--- Begin Excerpted data ---

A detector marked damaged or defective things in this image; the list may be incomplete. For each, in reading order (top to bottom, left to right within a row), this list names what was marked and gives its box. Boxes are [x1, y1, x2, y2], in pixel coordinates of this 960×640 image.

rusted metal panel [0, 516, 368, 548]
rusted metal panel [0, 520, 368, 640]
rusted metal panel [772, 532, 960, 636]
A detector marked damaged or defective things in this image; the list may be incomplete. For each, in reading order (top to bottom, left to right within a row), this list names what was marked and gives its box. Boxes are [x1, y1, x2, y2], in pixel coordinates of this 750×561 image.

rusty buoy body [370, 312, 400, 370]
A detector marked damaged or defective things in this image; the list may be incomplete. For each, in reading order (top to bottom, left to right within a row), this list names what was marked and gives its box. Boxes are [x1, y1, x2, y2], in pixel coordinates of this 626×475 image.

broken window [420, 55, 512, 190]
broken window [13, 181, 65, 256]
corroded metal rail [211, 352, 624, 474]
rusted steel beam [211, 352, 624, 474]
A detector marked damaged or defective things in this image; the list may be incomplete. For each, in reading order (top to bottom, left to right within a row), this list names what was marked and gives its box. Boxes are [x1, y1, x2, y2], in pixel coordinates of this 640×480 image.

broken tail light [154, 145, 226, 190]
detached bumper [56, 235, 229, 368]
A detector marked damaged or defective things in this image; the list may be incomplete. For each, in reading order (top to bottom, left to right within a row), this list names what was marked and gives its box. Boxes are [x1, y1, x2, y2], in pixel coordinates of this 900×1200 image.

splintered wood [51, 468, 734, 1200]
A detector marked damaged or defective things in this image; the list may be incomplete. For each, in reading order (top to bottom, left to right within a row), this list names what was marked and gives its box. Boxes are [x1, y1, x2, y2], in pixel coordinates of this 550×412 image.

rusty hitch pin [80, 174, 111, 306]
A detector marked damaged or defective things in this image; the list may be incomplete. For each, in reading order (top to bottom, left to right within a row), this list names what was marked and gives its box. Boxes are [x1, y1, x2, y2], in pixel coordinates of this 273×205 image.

--- End Excerpted data ---

Instruction
Rewrite all the items above as one numbered list, one line per entry, and leave out the blank lines.

Correct response
1. A detector marked damaged or defective things in this image; the list may be incomplete. For each, in reading order (top to bottom, left to right within a row), this list names what was marked and gives its box. Boxes are [x1, y1, x2, y2], in pixel coordinates of this 960×640 image.
2. rusted metal panel [0, 516, 368, 548]
3. rusted metal panel [0, 520, 368, 640]
4. rusted metal panel [772, 532, 960, 636]
5. A detector marked damaged or defective things in this image; the list may be incomplete. For each, in reading order (top to bottom, left to right within a row), this list names what was marked and gives its box. Boxes are [x1, y1, x2, y2], in pixel coordinates of this 750×561 image.
6. rusty buoy body [370, 312, 400, 370]
7. A detector marked damaged or defective things in this image; the list may be incomplete. For each, in reading order (top to bottom, left to right within a row), this list names what was marked and gives its box. Boxes are [x1, y1, x2, y2], in pixel coordinates of this 626×475 image.
8. broken window [420, 55, 512, 190]
9. broken window [13, 181, 65, 256]
10. corroded metal rail [211, 352, 624, 474]
11. rusted steel beam [211, 352, 624, 474]
12. A detector marked damaged or defective things in this image; the list may be incomplete. For each, in reading order (top to bottom, left to right within a row), this list names what was marked and gives its box. Boxes are [x1, y1, x2, y2], in pixel coordinates of this 640×480 image.
13. broken tail light [154, 145, 226, 190]
14. detached bumper [56, 235, 229, 368]
15. A detector marked damaged or defective things in this image; the list may be incomplete. For each, in reading order (top to bottom, left to right within a row), this list names what was marked and gives its box. Boxes are [x1, y1, x2, y2], in pixel coordinates of this 900×1200 image.
16. splintered wood [51, 468, 734, 1200]
17. A detector marked damaged or defective things in this image; the list may be incomplete. For each, in reading order (top to bottom, left to right within a row), this list names what was marked and gives its box. Boxes are [x1, y1, x2, y2], in pixel coordinates of this 550×412 image.
18. rusty hitch pin [80, 174, 111, 306]
19. A detector marked damaged or defective things in this image; the list may be incomplete. For each, in reading order (top to bottom, left to right within a row), this list names what was marked and gives its box. Boxes are [x1, y1, x2, y2], in pixel coordinates of this 273×205 image.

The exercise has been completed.